(Data listing)
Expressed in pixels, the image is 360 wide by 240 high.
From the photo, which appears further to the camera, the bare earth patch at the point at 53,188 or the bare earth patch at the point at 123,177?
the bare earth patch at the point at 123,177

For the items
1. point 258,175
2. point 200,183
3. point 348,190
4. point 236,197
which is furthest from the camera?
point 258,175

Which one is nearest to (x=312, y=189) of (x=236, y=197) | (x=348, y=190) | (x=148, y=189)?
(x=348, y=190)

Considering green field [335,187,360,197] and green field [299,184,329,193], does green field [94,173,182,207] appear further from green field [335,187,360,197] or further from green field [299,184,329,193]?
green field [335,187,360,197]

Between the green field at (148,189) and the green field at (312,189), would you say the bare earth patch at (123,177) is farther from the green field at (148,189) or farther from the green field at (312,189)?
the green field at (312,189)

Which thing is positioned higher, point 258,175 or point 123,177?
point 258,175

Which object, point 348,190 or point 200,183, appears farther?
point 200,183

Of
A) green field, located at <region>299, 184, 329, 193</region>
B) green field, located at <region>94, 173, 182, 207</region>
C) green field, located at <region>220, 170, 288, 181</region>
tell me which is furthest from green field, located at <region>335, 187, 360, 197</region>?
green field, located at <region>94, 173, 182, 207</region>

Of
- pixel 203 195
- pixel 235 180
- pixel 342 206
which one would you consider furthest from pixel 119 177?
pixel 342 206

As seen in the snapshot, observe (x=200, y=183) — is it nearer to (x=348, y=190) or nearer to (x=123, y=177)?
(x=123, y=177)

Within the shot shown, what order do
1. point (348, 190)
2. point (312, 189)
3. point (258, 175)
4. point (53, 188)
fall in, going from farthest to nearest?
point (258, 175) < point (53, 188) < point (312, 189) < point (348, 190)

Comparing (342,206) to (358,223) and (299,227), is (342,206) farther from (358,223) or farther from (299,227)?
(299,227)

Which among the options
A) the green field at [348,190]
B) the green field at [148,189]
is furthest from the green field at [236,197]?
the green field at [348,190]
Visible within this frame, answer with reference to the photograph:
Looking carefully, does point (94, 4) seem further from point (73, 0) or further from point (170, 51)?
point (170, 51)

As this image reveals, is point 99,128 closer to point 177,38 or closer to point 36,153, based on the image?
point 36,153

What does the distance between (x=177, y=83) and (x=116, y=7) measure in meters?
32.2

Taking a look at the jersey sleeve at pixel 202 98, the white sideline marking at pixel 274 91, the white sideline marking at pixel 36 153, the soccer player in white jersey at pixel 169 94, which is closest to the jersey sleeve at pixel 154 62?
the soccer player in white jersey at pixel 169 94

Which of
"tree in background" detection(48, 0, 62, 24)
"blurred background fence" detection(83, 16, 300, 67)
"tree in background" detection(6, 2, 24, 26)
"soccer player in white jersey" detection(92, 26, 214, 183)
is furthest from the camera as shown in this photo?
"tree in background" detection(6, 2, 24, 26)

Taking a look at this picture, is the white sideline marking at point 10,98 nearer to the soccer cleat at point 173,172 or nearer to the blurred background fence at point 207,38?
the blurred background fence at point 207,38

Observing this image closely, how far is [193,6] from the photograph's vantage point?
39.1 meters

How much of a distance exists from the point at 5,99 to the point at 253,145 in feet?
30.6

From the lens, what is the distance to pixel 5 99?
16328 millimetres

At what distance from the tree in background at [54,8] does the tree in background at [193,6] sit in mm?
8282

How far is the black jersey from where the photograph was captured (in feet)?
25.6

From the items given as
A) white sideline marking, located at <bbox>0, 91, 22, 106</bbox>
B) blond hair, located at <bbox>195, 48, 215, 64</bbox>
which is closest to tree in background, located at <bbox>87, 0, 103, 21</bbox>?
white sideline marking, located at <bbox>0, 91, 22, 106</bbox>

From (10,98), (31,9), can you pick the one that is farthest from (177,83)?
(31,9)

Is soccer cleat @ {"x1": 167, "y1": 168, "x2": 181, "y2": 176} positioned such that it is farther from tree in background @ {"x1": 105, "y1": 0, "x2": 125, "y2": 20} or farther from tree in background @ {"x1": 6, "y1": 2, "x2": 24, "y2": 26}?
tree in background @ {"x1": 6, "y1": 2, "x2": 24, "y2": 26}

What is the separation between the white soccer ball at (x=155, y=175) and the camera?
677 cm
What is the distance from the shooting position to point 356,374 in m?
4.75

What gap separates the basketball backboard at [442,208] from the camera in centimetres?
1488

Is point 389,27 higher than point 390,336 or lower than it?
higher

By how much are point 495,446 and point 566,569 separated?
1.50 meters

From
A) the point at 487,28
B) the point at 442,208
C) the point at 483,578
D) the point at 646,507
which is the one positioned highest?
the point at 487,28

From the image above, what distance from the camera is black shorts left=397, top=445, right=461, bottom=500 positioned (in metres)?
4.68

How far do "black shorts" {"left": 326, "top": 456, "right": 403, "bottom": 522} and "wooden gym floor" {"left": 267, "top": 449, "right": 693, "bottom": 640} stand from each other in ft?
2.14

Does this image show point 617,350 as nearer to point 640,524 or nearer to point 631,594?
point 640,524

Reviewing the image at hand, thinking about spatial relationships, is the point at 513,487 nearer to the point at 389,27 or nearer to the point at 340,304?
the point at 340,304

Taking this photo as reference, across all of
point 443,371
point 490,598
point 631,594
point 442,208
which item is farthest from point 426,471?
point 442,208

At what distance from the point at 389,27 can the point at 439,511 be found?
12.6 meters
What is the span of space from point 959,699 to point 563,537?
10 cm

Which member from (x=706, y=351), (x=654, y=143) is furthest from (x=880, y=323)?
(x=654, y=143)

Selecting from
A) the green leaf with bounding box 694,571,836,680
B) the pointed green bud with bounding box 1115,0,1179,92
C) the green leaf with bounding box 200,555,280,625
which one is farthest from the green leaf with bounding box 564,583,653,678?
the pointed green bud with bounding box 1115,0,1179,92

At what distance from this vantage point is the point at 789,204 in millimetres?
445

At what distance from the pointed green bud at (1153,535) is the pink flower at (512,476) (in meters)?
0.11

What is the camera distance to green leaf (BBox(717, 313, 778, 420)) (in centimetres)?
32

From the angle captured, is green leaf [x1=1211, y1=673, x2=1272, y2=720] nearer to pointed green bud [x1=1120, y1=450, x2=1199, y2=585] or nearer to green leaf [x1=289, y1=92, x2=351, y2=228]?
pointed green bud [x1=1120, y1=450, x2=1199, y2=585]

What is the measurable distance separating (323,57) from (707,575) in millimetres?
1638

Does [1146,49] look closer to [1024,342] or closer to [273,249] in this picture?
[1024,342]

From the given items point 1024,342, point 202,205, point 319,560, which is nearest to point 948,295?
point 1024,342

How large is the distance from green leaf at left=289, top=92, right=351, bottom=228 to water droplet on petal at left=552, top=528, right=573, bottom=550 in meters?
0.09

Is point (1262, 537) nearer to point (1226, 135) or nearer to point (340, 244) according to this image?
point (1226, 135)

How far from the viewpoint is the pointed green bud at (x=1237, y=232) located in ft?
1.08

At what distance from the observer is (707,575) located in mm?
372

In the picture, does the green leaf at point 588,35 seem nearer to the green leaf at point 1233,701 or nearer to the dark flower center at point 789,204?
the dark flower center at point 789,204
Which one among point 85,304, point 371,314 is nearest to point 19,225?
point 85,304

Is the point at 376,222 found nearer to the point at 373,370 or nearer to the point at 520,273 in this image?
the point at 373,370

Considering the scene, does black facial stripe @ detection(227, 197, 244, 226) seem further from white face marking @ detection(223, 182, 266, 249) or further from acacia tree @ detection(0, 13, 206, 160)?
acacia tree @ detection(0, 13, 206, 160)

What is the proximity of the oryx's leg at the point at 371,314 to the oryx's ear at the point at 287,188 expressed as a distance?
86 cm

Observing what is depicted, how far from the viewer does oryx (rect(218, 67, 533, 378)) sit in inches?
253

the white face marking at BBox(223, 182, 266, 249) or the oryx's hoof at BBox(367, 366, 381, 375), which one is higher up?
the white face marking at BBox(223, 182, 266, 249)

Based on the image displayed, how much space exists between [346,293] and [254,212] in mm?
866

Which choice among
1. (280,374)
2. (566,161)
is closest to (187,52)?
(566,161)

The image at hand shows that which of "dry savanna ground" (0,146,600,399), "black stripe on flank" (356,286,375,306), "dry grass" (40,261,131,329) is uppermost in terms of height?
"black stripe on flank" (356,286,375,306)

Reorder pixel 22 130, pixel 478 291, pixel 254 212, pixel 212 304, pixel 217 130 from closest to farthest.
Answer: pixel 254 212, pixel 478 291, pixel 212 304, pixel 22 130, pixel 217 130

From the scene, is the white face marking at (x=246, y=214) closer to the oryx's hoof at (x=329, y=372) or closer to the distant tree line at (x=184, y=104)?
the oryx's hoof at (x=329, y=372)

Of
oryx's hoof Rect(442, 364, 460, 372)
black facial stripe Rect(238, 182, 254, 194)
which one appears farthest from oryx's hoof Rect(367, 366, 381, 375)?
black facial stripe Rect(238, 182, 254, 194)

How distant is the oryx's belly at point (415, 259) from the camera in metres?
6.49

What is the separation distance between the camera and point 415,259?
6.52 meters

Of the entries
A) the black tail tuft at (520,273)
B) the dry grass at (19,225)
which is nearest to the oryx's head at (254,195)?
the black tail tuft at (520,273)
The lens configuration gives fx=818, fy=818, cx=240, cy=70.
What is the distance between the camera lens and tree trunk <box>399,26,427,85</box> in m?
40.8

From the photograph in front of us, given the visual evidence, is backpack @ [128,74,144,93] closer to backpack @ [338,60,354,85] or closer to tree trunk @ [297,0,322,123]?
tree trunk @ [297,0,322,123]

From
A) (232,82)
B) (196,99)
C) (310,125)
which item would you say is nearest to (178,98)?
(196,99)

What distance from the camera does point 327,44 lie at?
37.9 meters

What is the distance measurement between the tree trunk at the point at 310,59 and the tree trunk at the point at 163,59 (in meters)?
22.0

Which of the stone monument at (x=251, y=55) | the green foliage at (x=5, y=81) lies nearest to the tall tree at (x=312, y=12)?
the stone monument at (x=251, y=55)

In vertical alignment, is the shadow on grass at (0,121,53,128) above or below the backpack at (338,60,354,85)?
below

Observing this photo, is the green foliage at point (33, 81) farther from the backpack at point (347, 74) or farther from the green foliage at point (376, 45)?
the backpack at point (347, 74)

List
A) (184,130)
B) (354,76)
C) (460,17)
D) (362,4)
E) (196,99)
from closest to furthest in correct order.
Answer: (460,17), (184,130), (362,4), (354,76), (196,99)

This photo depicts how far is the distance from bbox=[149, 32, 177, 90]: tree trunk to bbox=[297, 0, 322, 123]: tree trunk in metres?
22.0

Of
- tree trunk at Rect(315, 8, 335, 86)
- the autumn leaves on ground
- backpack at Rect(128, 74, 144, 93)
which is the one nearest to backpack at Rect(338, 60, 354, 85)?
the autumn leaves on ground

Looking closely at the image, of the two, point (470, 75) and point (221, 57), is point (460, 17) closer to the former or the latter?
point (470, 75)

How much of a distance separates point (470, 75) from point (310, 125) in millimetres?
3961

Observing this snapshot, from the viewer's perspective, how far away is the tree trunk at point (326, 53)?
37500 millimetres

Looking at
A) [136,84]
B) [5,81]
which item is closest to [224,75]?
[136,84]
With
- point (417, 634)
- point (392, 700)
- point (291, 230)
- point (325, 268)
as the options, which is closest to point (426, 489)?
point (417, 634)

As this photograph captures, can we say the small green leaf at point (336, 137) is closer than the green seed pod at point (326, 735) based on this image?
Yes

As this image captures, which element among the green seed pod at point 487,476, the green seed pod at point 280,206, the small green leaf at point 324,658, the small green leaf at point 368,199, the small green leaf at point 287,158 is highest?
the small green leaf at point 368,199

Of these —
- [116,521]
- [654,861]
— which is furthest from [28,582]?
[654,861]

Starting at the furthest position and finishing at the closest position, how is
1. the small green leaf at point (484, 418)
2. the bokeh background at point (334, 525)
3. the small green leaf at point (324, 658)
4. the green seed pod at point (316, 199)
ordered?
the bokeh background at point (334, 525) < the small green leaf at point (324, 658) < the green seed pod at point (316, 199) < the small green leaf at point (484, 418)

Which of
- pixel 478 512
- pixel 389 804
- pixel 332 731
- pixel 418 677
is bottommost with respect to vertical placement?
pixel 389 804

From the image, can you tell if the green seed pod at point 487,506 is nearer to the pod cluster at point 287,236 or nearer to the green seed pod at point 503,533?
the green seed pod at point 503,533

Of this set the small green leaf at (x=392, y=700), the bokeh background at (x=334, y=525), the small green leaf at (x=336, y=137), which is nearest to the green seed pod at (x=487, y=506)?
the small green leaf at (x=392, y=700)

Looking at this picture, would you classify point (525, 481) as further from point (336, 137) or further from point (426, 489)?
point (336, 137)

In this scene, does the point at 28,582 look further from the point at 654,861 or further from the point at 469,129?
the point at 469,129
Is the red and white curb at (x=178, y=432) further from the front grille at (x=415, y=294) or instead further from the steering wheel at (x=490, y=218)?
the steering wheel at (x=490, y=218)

Given request>
Can you reproduce word for word the rows above, starting at the line that contains "Is the red and" and continuing through the last line of the rows?

Result>
Is the red and white curb at (x=178, y=432) further from the front grille at (x=415, y=294) or instead further from the steering wheel at (x=490, y=218)?
the steering wheel at (x=490, y=218)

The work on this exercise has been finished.